## [INSTRUCTIONS TO FOLLOW]
Find every line in the data below that contains the string "position", and copy each of those lines. Case counts.

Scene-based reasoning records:
↓

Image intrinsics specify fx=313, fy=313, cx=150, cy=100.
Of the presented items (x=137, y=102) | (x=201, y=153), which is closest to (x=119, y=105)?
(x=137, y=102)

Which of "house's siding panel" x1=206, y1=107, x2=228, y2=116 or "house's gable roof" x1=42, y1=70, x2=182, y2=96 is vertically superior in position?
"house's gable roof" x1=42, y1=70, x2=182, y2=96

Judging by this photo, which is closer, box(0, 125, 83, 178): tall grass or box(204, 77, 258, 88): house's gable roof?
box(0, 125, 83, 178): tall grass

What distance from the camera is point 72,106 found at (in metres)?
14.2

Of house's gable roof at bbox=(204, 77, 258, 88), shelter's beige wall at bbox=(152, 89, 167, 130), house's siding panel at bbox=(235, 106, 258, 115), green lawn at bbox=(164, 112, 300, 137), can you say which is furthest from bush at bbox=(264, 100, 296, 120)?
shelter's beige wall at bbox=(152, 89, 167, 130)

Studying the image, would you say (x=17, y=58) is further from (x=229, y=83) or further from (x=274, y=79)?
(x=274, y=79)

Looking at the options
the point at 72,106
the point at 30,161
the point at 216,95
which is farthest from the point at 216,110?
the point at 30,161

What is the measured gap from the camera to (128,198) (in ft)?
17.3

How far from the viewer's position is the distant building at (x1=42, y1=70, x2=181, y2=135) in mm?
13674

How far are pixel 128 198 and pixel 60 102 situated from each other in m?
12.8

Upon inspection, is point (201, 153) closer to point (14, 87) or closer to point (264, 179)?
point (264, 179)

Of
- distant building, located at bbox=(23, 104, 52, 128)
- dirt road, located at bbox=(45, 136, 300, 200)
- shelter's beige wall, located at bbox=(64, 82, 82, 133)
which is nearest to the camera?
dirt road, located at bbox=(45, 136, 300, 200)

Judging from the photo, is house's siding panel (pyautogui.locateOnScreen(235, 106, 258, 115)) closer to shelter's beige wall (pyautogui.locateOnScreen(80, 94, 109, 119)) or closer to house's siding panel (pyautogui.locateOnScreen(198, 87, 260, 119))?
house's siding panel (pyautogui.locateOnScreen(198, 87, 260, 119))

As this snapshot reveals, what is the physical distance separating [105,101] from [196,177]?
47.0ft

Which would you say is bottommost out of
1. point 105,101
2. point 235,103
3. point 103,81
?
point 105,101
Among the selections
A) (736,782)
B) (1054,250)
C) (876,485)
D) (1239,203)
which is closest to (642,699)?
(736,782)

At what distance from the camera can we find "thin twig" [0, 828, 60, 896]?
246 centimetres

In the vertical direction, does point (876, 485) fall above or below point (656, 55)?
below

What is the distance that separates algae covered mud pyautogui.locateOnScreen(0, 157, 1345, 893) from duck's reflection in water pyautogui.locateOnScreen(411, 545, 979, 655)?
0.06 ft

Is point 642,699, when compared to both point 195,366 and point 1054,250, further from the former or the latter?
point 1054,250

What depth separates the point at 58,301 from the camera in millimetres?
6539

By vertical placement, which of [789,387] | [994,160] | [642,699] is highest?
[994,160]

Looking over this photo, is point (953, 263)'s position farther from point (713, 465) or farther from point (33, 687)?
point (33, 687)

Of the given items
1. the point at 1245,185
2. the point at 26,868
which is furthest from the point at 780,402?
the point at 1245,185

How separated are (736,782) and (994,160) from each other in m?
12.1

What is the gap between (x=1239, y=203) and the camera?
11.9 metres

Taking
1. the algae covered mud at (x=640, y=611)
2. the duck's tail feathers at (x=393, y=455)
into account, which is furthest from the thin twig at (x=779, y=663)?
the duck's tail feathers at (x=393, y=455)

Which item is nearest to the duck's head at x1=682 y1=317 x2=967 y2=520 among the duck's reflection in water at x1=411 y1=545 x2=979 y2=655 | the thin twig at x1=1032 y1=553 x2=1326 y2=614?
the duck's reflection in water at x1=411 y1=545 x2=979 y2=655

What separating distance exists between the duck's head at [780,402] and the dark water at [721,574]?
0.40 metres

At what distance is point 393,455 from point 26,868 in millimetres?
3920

↑
↓

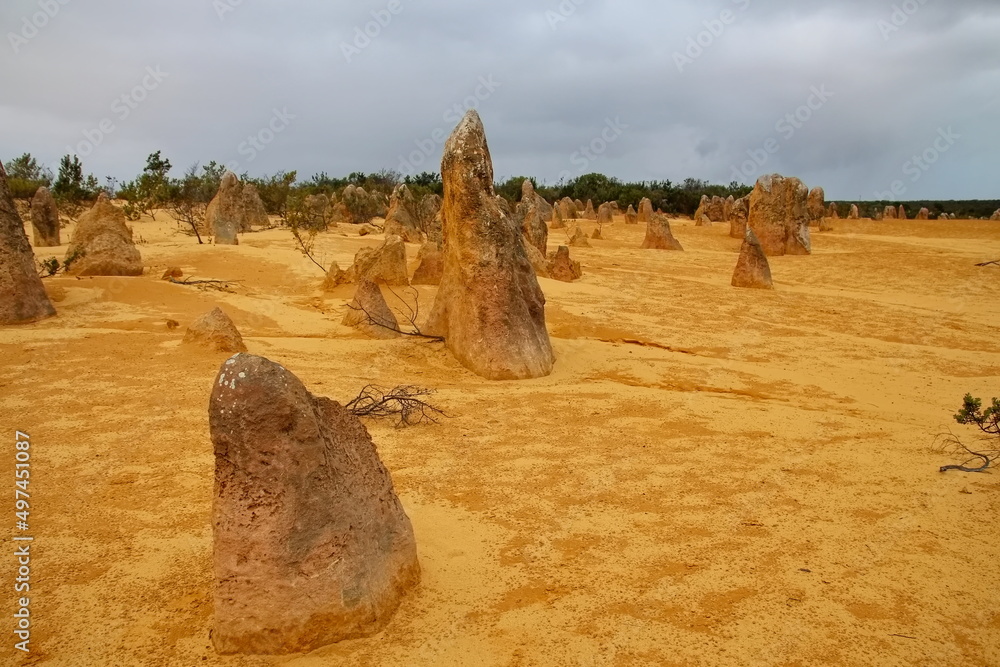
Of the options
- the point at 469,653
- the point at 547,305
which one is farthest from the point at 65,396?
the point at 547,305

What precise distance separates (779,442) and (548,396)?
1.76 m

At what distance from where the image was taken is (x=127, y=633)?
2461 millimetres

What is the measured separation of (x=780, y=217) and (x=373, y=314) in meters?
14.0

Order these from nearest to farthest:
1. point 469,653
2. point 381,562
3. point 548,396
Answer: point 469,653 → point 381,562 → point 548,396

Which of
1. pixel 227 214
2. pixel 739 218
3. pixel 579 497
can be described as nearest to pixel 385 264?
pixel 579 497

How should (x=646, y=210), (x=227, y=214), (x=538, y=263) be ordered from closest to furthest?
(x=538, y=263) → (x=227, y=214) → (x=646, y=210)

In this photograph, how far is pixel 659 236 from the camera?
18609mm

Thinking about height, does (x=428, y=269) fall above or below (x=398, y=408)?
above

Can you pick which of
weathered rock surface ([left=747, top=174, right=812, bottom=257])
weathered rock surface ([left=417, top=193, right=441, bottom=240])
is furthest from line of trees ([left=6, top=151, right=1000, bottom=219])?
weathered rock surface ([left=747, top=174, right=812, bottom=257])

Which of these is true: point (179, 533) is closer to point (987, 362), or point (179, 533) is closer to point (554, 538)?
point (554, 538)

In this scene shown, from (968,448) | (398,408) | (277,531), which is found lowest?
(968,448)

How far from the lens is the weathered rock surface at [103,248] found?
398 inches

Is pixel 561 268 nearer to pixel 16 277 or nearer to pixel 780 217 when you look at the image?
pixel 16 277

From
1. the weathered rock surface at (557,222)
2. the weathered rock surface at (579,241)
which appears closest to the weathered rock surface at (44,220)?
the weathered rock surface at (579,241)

↑

## [ANSWER FOR THE TASK]
Which of "house's siding panel" x1=206, y1=107, x2=228, y2=116 or "house's gable roof" x1=42, y1=70, x2=182, y2=96 is vertically superior in position?
How far from the viewer's position is the distant building at (x1=42, y1=70, x2=181, y2=135) in mm?
Looking over this photo, is point (953, 263)'s position farther from point (713, 465) or farther from point (33, 687)?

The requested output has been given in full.